Apple has been working on folded devices for some time now as noted in our Flexible Display Archives. Today's patent application marks Apple's fourth flexible display/foldable display patent published in the last 30 days. While Samsung leads Apple in the sheer number of patents regarding future folded devices, there's no doubt that Apple is spending more R&D time on a possible future flexible, bendable and/or foldable smartphone as noted in patent FIGS. 18 and 19 above illustrating a phone in a closed and open state.
Apple describes the device as being able to be folded like a book. Support structures may be formed form an elastomeric material and/or other bendable materials to allow the device to be opened and closed repeatedly.
In making such devices Apple notes some of the equipment that may be used including a physical vapor deposition machine; equipment for applying conductive ink; equipment for depositing and patterning semiconductor thin films; equipment for depositing and patterning metal and dielectric layers: printing equipment: equipment for deposing materials by spraying: dipping, screen printing, pad printing, needle dispensing, or other coating techniques; photolithographic patterning equipment; laser and mechanical patterning equipment; and other equipment for depositing and patterning layers of material for structures such as touch sensor layers and display layers; Equipment may be used to apply hard coatings to opaque and/or transparent plastic layers (flexible and/or rigid plastic) or other layers. A hard coating may, for example, form an anti-scratch layer. The hard coating may be formed from silicon nitride, metal nitride, titanium nitride, silicon oxide, metal oxide, diamond-like coating material, or other material with abrasion resistance.

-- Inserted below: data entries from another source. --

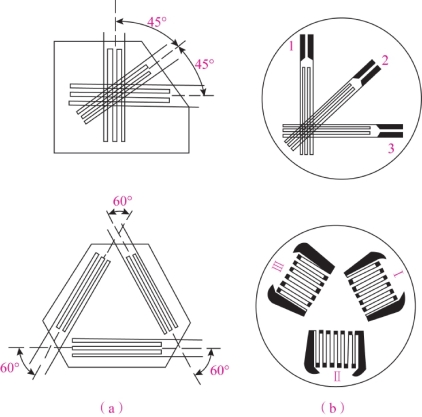 45°
45°
1
2
3
60°
60°
60°
III
I
II
（a）
（b）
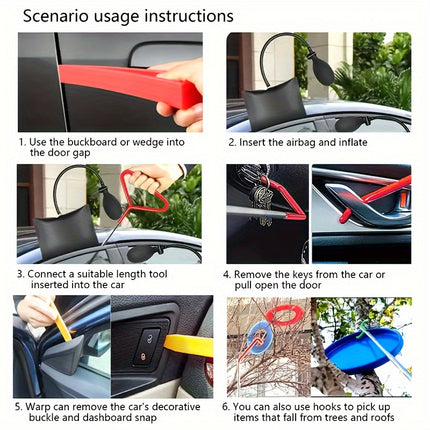 Scenario usage instructions

1. Use the buckboard or wedge into the door gap

2. Insert the airbag and inflate

3. Connect a suitable length tool inserted into the car

4. Remove the keys from the car or pull open the door

5. Warp can remove the car's decorative buckle and dashboard snap

6. You can also use hooks to pick up items that fall from trees and roofs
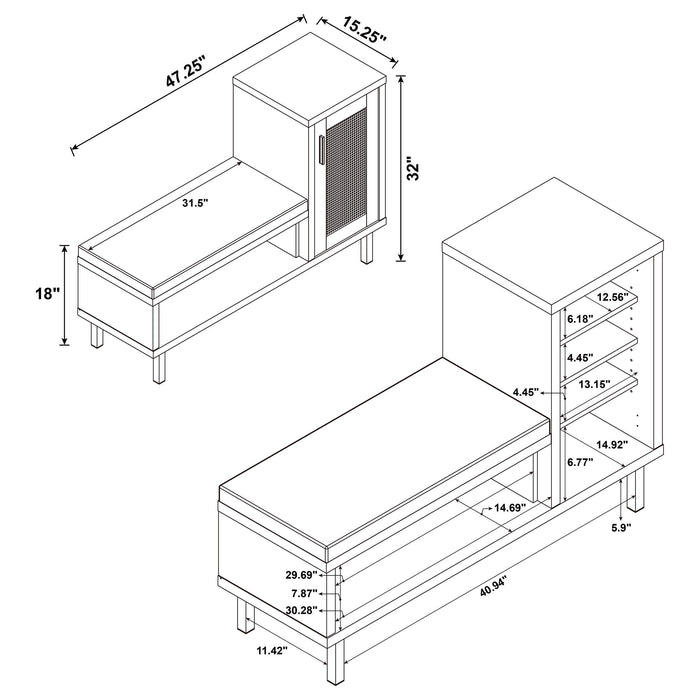 47.25"
15.25"
32"
31.5"
18"
12.56"
6.18"
4.45"
4.45"
13.15"
14.92"
6.77"
14.69"
5.9"
29.69"
7.87"
30.28"
40.94"
11.42"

Folded and Wraparound Glass iPhone Designs
In the illustrative configuration of FIG. 14 below we're able to see a display and/or touch layers that may have curved shapes that match the curved profiles of curved sidewalls 12-4 and 12-1.
Illustrative device 10 of FIG. 15 noted above has a downward facing planar touch sensor such as touch sensor layer #32-2 and has an upwards facing touch sensor layer with curved sidewall portions such as touch sensor layer #32-1.
The front wall #12-6 and sidewalls #12-4 and #12-1 may be transparent and may, if desired, be formed from an integral member (e.g., a unitary glass layer, etc.) with a planar center portion (forming wall 12-6) and curved edge portions (forming curved sidewalls 12-4 and 12-1).
Electrical components #404 may be housed in the interior cavity of the device that is enclosed by the enclosure walls. Molding equipment may be used to mold transparent glass, transparent sapphire, transparent plastic, or other transparent materials (e.g., under heat and pressure). The equipment may be used to form walls with integral curved edges and other structures.
Device Designs with Angled Glass & Folding Hinges
Apple's patent FIG. 27 illustrates a side view of a device with two flex points, with FIG 28 with three flex points. Apple's patent FIGS. 29, 30 and 31 illustrate a portion of flexible device with hinge regions. Specifically, FIG. 31 is a cross-sectional side view of a flexible electronic device hinge region having mating structural members that rotate with respect to each other about a pivot structure such as a pin to form a hinge.
Apple filed patent application 20160357318 in May 2016. Considering that this is a patent application, the timing of such a product to market is unknown at this time.